PROBLEM STATEMENT: Find the string "efficiency" in the records and copy each line where it occurs.

Recorded data
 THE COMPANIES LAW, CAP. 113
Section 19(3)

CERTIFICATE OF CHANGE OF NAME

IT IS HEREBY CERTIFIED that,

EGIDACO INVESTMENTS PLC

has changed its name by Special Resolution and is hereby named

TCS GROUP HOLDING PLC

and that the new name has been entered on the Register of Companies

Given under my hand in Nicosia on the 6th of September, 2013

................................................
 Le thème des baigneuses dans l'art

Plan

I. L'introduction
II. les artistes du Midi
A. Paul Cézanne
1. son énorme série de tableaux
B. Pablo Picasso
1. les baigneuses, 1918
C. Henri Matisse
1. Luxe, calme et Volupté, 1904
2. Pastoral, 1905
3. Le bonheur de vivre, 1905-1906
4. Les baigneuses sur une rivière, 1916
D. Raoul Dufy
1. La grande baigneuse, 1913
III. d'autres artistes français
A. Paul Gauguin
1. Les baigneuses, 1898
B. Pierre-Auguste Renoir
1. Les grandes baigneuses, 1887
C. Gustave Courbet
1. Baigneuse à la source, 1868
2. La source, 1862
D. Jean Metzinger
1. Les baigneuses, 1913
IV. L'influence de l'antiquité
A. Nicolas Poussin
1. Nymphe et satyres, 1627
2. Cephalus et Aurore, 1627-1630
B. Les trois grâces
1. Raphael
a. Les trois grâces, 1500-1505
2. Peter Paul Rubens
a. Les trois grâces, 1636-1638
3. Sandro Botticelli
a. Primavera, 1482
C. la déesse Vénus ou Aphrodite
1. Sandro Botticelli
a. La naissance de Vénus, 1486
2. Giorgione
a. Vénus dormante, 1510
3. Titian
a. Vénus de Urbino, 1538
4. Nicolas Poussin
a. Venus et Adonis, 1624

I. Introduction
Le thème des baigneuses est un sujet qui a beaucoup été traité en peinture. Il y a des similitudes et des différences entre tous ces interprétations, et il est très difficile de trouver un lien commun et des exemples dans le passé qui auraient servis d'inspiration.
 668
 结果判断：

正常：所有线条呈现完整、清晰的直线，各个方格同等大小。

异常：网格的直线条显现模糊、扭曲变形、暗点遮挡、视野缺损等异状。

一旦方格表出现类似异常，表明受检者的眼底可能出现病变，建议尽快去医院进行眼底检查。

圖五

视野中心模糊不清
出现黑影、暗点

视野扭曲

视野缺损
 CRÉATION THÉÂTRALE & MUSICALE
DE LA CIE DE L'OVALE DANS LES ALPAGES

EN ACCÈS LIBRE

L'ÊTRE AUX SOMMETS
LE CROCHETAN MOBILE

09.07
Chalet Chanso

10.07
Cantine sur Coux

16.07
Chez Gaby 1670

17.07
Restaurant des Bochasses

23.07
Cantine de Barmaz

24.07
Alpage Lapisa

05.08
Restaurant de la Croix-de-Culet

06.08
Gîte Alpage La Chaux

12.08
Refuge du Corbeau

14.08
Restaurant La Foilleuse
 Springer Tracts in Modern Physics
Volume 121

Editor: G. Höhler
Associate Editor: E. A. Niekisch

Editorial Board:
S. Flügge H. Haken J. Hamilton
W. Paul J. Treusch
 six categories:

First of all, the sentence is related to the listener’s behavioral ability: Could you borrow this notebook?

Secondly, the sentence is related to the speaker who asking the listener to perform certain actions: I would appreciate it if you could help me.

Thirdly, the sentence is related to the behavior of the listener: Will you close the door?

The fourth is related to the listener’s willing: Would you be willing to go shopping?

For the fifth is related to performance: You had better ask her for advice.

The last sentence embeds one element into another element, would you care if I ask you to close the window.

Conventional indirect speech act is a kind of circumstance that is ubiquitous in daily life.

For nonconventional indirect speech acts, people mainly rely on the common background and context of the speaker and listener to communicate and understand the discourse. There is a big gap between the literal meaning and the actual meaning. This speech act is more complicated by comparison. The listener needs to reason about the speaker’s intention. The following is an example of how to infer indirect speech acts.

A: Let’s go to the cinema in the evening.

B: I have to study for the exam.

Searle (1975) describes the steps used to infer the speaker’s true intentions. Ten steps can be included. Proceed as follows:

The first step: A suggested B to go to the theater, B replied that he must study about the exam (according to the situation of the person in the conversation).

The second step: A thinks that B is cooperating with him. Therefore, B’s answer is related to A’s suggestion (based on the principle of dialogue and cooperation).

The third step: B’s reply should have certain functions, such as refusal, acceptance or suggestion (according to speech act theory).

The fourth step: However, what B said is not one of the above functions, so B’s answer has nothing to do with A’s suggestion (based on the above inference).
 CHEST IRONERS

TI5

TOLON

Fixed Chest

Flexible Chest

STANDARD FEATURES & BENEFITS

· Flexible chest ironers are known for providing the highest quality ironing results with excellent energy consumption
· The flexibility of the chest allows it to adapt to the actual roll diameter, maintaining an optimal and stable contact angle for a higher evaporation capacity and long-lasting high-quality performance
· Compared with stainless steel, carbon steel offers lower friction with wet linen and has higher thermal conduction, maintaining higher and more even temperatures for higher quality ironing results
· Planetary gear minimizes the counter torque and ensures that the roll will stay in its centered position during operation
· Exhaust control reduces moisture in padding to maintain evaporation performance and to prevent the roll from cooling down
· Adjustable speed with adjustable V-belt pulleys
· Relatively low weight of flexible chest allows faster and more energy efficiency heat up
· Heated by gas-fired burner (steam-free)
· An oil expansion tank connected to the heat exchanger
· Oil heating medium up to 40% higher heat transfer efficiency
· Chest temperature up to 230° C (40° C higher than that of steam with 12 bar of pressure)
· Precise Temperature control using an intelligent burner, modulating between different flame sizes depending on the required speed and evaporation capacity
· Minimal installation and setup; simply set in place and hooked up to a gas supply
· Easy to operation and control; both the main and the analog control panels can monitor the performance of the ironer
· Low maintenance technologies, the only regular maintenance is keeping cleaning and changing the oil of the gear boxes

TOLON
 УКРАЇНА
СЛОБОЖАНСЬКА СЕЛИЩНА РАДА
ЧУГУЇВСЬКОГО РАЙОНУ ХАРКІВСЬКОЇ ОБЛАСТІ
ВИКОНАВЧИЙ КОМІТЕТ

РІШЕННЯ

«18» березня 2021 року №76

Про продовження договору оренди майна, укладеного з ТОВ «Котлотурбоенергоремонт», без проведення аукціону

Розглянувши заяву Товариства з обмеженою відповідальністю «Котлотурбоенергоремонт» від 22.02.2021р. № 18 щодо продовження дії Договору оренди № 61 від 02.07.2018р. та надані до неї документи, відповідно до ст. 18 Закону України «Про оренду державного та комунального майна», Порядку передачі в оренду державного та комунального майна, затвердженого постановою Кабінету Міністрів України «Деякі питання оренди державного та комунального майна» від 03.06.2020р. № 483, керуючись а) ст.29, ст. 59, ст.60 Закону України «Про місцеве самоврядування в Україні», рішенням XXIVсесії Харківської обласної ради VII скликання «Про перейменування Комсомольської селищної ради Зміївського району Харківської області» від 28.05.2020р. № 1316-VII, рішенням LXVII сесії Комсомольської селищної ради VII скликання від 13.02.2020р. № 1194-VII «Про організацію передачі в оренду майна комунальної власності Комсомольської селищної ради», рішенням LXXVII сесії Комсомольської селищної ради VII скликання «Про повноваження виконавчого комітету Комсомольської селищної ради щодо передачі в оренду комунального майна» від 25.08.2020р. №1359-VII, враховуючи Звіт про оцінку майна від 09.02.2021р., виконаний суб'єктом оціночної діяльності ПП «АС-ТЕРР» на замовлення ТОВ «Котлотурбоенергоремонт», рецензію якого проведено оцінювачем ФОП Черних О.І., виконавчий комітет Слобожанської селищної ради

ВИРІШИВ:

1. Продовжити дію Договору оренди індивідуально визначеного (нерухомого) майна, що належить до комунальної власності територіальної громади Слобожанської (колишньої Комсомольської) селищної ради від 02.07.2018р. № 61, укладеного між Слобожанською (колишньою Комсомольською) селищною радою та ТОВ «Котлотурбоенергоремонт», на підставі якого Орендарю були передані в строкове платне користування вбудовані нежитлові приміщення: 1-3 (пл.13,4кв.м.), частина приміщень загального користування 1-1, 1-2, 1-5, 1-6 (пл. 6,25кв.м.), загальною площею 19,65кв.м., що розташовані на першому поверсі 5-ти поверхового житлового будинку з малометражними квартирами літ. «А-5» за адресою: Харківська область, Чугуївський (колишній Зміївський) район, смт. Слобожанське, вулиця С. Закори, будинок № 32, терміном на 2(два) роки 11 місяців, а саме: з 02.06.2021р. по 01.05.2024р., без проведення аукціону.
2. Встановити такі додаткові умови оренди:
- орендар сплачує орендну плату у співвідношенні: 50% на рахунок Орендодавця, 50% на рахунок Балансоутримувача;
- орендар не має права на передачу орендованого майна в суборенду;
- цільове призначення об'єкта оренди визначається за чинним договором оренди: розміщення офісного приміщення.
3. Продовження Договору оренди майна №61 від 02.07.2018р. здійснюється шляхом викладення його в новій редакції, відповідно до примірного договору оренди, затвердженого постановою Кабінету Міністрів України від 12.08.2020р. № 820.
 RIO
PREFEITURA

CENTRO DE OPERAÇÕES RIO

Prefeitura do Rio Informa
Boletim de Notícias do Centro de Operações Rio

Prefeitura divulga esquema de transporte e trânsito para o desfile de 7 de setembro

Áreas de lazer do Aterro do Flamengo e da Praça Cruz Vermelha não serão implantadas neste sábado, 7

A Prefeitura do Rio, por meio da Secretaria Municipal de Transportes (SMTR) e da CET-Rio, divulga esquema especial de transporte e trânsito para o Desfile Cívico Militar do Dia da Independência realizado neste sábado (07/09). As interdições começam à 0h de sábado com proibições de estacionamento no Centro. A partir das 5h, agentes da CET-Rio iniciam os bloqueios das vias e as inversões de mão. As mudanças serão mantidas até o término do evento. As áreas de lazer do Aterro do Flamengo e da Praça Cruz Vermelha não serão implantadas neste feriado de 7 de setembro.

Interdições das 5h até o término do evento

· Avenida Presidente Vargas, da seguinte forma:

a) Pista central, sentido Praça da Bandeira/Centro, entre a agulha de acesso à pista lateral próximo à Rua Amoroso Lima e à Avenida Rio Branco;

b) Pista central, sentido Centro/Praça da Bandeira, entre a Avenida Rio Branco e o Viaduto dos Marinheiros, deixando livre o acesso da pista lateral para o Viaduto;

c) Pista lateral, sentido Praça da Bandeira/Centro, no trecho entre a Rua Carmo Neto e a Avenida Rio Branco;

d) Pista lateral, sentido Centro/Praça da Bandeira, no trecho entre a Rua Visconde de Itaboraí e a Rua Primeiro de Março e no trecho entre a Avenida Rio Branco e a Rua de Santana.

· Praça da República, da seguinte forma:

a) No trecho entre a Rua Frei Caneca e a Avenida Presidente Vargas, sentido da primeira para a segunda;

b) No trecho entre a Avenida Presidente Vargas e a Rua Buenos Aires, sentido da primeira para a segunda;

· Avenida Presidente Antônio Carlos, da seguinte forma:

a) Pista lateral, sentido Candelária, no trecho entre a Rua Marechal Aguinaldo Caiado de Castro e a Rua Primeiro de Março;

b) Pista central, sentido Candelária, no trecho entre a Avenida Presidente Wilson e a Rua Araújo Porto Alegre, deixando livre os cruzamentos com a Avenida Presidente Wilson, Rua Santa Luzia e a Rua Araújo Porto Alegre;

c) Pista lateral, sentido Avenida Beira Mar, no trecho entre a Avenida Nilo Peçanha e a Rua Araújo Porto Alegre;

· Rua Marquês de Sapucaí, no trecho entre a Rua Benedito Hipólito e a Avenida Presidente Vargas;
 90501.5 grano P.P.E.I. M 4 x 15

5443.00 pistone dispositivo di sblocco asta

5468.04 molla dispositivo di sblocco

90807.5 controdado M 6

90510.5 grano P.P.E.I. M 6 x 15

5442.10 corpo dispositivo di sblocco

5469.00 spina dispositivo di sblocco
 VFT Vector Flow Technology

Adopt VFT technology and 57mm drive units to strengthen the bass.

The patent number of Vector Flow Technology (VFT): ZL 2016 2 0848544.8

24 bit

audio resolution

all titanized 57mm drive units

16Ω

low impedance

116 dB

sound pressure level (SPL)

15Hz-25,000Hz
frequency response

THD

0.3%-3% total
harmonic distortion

PROBLEM SOLUTION:
· Relatively low weight of flexible chest allows faster and more energy efficiency heat up
· Oil heating medium up to 40% higher heat transfer efficiency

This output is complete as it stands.